Une psychologue (F. Dolto) disait que l’adolescence était comme la mue d’un homard. Ce crustacé avait une carapace solide lors de l’enfance, mais adulte, il devait s’en construire une nouvelle. Entre ces deux périodes, il y en a une sans carapace, où il est vulnérable à toutes les attaques extérieures. Comparant l’adolescence à cette période de mue, elle souligne le caractère sensible et vulnérable du jeune pour qui une accumulation de choses qui nous semblent si anodines pour nous les adultes, peut avoir des conséquences dramatiques.
Et puis, il y a ces choses, moins anodines encore, mais qui elles aussi passent inaperçues. Ces espèces de coups de poignards pris encore et encore, mais gardés sous silence…
Aujourd’hui, je voulais vous parler de la série que j’ai terminé hier, qui m’a fait chavirer, pleurer, m’énerver. Une série qui frise le sensationnel, qui a obtenu un record de popularité historique, oui, je vous parle bien sûr de cette série :
Adapté d’un roman de Jay Asher, cette série raconte l’histoire de Clay, un jeune garçon bouleversé par le suicide d’une de ses amies de lycée : Hannah. Un soir, il reçoit une boîte avec des cassettes audios. Lorsqu’il commence à les écouter, c’est le voix d’Hannah qu’il entend. Celle-ci lui apprend alors que ces cassettes sont les raisons qui l’ont poussé à passer à l’acte et que s’il les a en sa possession, c’est qu’il en fait lui même partie. Commence alors une descente aux enfers dans l’univers des lycéens américains.
Attention, même si j’y prends garde, il se peut que quelques spoilers se glissent dans la suite de l’article.
Pourquoi il faut absolument regarder cette série ?
- La série met parfaitement en évidence les mécanismes du harcèlement scolaire. Tout part d’un point, d’une personne qui souhaite nuire… Ou qui n’a absolument pas conscience du mal qu’il fait ! Et puis tout s’enchaîne jusqu’à l’escalade.
- La série met en évidence une des principales caractéristiques des ados : la nécessité d’appartenir à un groupe à tout prix. Quitte à nuire à autrui. Mais aussi les dégâts que cela engendre quand le jeune se sent (et j’insiste, sur l impression) rejeté par tout le monde.

- Données extraites -
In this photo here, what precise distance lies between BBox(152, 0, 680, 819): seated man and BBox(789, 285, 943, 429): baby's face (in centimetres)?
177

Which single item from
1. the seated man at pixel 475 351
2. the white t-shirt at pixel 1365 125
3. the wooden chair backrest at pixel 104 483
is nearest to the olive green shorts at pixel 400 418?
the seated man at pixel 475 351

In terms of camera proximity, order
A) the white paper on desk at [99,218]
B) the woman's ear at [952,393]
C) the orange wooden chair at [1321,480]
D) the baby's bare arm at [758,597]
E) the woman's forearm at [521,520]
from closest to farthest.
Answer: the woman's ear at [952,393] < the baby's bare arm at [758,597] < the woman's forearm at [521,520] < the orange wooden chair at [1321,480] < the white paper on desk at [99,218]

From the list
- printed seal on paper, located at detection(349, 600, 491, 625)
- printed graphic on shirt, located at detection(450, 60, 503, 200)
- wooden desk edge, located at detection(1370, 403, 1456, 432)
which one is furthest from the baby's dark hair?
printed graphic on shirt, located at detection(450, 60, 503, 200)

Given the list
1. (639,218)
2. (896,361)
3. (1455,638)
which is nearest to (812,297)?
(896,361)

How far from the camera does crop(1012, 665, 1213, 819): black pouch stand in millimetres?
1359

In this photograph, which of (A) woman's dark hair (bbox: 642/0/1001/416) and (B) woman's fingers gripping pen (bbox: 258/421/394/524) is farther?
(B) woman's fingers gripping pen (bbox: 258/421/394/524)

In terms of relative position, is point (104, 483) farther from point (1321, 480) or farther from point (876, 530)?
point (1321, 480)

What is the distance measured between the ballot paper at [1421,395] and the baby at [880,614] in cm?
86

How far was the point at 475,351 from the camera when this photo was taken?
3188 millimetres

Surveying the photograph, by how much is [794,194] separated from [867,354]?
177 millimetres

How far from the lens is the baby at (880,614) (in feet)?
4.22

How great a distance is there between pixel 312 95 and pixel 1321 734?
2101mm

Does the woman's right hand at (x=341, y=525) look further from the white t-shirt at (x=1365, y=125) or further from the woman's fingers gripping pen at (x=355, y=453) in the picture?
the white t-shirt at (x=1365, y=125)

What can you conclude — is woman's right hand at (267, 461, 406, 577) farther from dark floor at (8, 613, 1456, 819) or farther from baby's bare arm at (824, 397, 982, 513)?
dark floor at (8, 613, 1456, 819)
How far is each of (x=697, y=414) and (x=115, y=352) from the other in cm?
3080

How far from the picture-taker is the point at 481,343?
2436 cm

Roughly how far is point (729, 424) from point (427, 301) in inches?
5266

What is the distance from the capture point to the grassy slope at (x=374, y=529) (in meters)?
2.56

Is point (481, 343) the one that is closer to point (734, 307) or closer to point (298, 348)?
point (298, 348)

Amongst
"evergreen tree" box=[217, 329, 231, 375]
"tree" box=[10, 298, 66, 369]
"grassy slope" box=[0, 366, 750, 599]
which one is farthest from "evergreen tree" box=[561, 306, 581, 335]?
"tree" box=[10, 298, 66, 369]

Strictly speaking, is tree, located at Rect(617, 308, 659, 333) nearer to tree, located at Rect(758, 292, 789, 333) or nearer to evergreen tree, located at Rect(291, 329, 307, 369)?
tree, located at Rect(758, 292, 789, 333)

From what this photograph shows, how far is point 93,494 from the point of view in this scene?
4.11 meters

- Consigne 1 -
Recopiez le passage de l'article consacré à la série en commençant par « Attention, même si » et en allant jusqu'à « cette série ? ».
- Consigne 2 -
Dans les enregistrements, reproduisez les lignes qui vont de celle contenant « What can you » jusqu'à la fin, en remplaçant « grassy slope » par « grassy hill » sans modifier quoi que ce soit d'autre.

- Réponse 1 -
Attention, même si j’y prends garde, il se peut que quelques spoilers se glissent dans la suite de l’article.
Pourquoi il faut absolument regarder cette série ?

- Réponse 2 -
What can you conclude — is woman's right hand at (267, 461, 406, 577) farther from dark floor at (8, 613, 1456, 819) or farther from baby's bare arm at (824, 397, 982, 513)?
dark floor at (8, 613, 1456, 819)
How far is each of (x=697, y=414) and (x=115, y=352) from the other in cm?
3080

How far from the picture-taker is the point at 481,343?
2436 cm

Roughly how far is point (729, 424) from point (427, 301) in inches?
5266

What is the distance from the capture point to the grassy hill at (x=374, y=529) (in meters)?
2.56

Is point (481, 343) the one that is closer to point (734, 307) or closer to point (298, 348)?
point (298, 348)

Amongst
"evergreen tree" box=[217, 329, 231, 375]
"tree" box=[10, 298, 66, 369]
"grassy hill" box=[0, 366, 750, 599]
which one is farthest from "evergreen tree" box=[561, 306, 581, 335]?
"tree" box=[10, 298, 66, 369]

Strictly speaking, is tree, located at Rect(617, 308, 659, 333) nearer to tree, located at Rect(758, 292, 789, 333) or nearer to evergreen tree, located at Rect(291, 329, 307, 369)?
tree, located at Rect(758, 292, 789, 333)

From what this photograph shows, how far is point 93,494 from the point of view in this scene?
4.11 meters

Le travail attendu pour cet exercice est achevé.